Speaker "Akanksha Devkar" Details Back



Big Data : The Silver Bullet in Machine Learning?


With today's extremely progressive technological advancements, it is necessary to question our approach in building highly accurate Deep Learning models with Big Data.
The Machine learning community has always looked at Big Data as a gold mine; however, because most applications are still built using a supervised learning approach, those large volumes of data need to be labeled. This is no easy task as most labeling is still done manually which can be referred to as the "Big Data Labeling Crisis".
No labeling process can ever be 100% accurate even if the data is perfect, just like in the case of models. We need to focus our attention towards building a perfect data and making it concise yet  impacting towards achieving a greatly accurate model.
Traditionally we have believed that the more the data, the lesser the impact of noise on the model performance. But, there is a huge financial as well as time burden of trying to collect this kind of big training data.  At Alectio, we are working towards sustainable machine learning and we have carried a series of studies aiming at understanding the tradeoff between labeling quality and size of the training set in the context of classification, as well as the impact of such noise on the confusion matrix.
In particular, we show that the maximum acceptable amount of noise that a model can sustain without impairing the accuracy differs from class to class. We also offer thoughts on how our findings should impact the relative amount of data across classes helping to create an efficient training data thereby helping significantly reduce the labeling budget and efforts.

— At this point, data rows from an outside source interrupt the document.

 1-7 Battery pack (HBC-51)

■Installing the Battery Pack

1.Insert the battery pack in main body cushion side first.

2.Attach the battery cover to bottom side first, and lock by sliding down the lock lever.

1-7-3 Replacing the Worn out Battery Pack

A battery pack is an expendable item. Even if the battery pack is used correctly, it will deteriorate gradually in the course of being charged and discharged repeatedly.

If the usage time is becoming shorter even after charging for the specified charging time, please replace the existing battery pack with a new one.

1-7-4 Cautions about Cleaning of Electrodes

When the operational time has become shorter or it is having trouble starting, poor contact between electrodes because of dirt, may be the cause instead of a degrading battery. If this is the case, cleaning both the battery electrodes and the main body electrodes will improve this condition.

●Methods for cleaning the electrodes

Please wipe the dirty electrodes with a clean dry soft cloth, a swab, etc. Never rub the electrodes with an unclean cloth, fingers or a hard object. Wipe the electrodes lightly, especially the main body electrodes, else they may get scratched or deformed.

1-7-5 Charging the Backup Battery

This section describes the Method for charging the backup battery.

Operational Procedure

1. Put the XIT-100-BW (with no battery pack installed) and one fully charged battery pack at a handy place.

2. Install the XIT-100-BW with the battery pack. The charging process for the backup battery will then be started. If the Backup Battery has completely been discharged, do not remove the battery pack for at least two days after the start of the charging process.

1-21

Akanksha is a machine learning engineer at Alectio working on developing active learning models. She is an amateur astronomer and roboticist. Having participated in a lot of robotics contest, she had a keen interest in working on a DARPA Grand challenge kind of project, which resulted in her using deep learning techniques to develop software for self-driving cars during her graduate school at Worcester Polytechnic Institute. While at it, she would typically have to mine a lot of image data to get important features out of them. Her interest in active learning was piqued when she learnt that it can be used to reduce the data and computation power. She loves having thought experiments and deep discussions about latest tech. She is passionate about technology and believes in the promise of sustainable machine learning.